--- WHAT NEEDS TO BE DONE ---
Give the lines from the start of the records through the line containing "Answer: (E) the" as a two-column CSV with the headers text and answer. Make one row per answer: put the lines leading up to that answer in one quoted field and the answer in another, with line breaks turned into spaces.

--- DATASET EXTRACT ---

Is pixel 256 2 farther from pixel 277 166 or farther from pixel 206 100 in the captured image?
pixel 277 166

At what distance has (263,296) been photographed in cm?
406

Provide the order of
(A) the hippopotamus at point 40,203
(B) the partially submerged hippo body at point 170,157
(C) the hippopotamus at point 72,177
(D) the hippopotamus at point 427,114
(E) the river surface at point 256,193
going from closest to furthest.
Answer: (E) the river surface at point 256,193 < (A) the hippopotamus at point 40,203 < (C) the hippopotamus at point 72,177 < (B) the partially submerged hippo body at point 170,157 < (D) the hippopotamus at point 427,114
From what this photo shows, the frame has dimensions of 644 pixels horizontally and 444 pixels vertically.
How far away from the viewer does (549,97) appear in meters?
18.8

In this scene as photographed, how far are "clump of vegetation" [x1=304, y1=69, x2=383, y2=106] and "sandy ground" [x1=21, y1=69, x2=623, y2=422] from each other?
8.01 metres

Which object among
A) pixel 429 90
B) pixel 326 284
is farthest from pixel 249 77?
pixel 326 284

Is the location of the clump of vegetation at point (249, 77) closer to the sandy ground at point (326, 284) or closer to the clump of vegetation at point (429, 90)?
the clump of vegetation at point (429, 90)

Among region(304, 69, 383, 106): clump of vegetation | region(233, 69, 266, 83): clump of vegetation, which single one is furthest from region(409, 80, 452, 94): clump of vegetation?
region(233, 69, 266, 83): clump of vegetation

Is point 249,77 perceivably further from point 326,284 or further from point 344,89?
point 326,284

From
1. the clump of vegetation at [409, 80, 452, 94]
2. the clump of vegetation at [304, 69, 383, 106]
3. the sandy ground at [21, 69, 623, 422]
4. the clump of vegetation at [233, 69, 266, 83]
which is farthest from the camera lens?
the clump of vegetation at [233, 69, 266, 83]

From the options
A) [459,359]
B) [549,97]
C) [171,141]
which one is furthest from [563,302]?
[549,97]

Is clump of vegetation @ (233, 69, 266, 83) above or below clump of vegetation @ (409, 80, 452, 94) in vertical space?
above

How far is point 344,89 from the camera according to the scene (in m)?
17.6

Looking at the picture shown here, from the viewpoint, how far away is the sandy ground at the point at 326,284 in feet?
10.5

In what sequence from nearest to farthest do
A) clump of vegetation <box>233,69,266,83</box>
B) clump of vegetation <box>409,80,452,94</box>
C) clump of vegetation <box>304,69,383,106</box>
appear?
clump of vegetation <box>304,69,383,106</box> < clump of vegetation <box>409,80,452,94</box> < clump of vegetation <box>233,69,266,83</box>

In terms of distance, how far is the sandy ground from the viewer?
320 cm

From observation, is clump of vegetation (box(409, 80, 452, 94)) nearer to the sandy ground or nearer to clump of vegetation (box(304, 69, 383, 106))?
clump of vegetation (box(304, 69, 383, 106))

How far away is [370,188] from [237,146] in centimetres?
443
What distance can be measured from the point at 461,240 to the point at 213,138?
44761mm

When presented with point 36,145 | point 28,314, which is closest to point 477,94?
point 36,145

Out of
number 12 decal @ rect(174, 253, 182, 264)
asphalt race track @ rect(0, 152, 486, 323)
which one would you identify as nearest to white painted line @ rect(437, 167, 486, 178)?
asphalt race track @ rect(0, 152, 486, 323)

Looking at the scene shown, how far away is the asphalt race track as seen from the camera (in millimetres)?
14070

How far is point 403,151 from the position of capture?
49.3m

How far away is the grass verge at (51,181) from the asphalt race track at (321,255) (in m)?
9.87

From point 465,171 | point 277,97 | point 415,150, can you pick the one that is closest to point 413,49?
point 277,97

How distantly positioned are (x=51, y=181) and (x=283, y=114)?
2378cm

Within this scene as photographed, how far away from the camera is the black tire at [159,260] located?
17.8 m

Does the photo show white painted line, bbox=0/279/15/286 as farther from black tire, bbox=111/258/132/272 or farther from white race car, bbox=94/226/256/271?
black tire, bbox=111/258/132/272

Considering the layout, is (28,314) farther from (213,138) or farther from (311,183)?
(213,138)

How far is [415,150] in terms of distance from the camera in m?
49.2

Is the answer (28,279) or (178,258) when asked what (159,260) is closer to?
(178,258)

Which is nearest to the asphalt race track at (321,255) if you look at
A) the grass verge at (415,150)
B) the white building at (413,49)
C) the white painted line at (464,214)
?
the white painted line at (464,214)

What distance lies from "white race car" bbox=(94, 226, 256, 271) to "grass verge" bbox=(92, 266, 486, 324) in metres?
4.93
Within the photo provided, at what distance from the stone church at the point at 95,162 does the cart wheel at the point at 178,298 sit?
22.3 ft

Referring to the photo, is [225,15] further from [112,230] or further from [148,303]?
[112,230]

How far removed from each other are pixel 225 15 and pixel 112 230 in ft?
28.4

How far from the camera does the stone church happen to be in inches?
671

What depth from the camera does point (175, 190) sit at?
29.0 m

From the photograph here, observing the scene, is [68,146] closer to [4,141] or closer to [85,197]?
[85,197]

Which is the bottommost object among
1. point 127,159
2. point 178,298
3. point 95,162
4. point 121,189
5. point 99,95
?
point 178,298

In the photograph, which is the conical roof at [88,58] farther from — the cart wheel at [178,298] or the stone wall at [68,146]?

--- ANSWER ---
text,answer
"Is pixel 256 2 farther from pixel 277 166 or farther from pixel 206 100 in the captured image?","pixel 277 166"
"At what distance has (263,296) been photographed in cm?","406"
"Provide the order of (A) the hippopotamus at point 40,203 (B) the partially submerged hippo body at point 170,157 (C) the hippopotamus at point 72,177 (D) the hippopotamus at point 427,114 (E) the river surface at point 256,193 going from closest to furthest. Answer:","(E) the river surface at point 256,193 < (A) the hippopotamus at point 40,203 < (C) the hippopotamus at point 72,177 < (B) the partially submerged hippo body at point 170,157 < (D) the hippopotamus at point 427,114"